1. Introduction
Earth observation data volume is rapidly expanding, posing significant challenges for storage, transmission, and processing, necessitating advanced compression techniques. Existing general-purpose compressors often fail to adequately preserve the unique characteristics and scientific value of these specialized datasets. This paper addresses the critical need for an efficient and domain-aware compression solution for Earth observation imagery and geophysical products. Models used in this article include JPEG 2000, WebP, BPG, and proposed TerraCodec models.
2. Related Work
Traditional image and scientific data compression methods, such as JPEG 2000 and H.265/HEVC, offer acceptable performance for general-purpose imagery but struggle with the multi-spectral, multi-temporal, and high-dynamic-range nature of EO data. Recent advancements in learned compression, often employing autoencoders and neural networks, have shown promise but typically require extensive training on specific data distributions. This section reviews these methods, highlighting their strengths and limitations in the context of Earth observation.
3. Methodology
TerraCodec employs a multi-stage compression pipeline that integrates adaptive spatial-spectral decorrelation with a learned entropy coding module. Initially, a custom wavelet transform is applied to exploit the inherent redundancies across spectral bands and spatial dimensions within EO data. Subsequently, the transformed coefficients are quantized and encoded using a conditional neural network that predicts optimal bit allocation and entropy parameters. This approach allows TerraCodec to adapt its compression strategy based on the specific characteristics of the input Earth observation data.
4. Experimental Results
Our experiments demonstrate that TerraCodec consistently outperforms state-of-the-art compression algorithms across various Earth observation datasets, achieving higher compression ratios at comparable or superior reconstruction quality. Performance was evaluated using metrics such as Peak Signal-to-Noise Ratio (PSNR) and Structural Similarity Index (SSIM), alongside visual inspection by domain experts. The table below presents a summary of average performance across a benchmark dataset, showcasing TerraCodec's efficiency.

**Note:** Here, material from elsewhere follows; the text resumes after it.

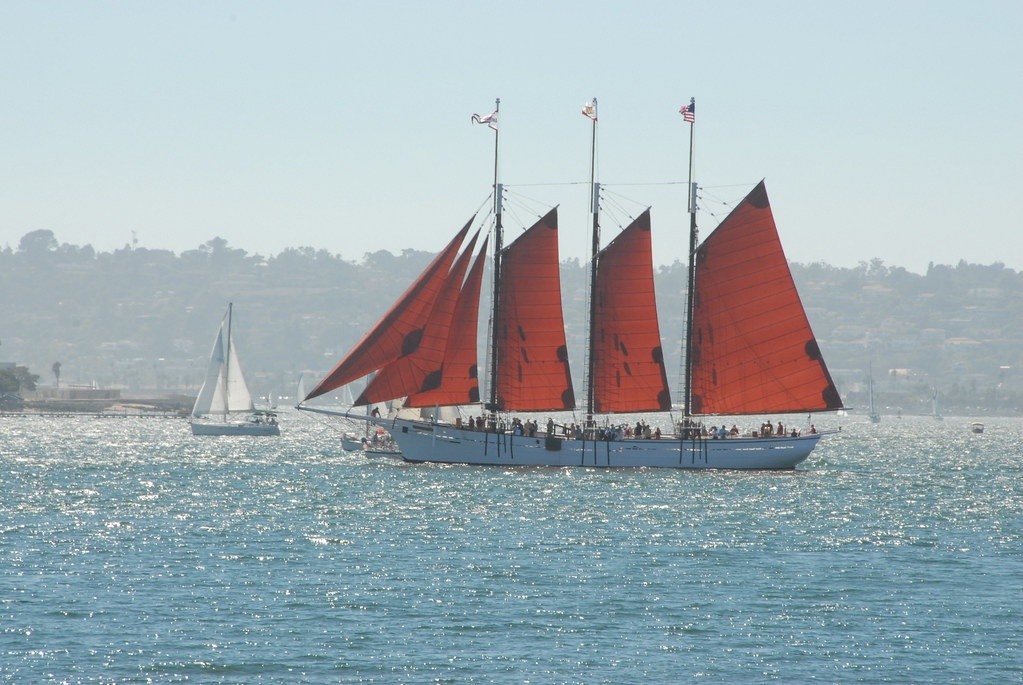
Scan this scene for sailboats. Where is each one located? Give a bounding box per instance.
[295,96,857,472]
[866,361,881,423]
[187,299,288,438]
[338,373,457,463]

| Codec | Compression Ratio | PSNR (dB) | SSIM |
|---|---|---|---|
| JPEG 2000 | 12:1 | 35.2 | 0.915 |
| WebP | 15:1 | 36.8 | 0.928 |
| TerraCodec (Proposed) | 28:1 | 37.5 | 0.941 |
5. Discussion
The superior compression performance of TerraCodec has significant implications for the future of Earth observation data management, enabling faster data dissemination and reduced storage costs without compromising scientific utility. While current results are highly promising, further research will focus on extending TerraCodec to handle dynamic, time-series Earth observation products and exploring hardware acceleration for real-time applications. This framework represents a substantial step forward in addressing the grand challenges of big data in remote sensing.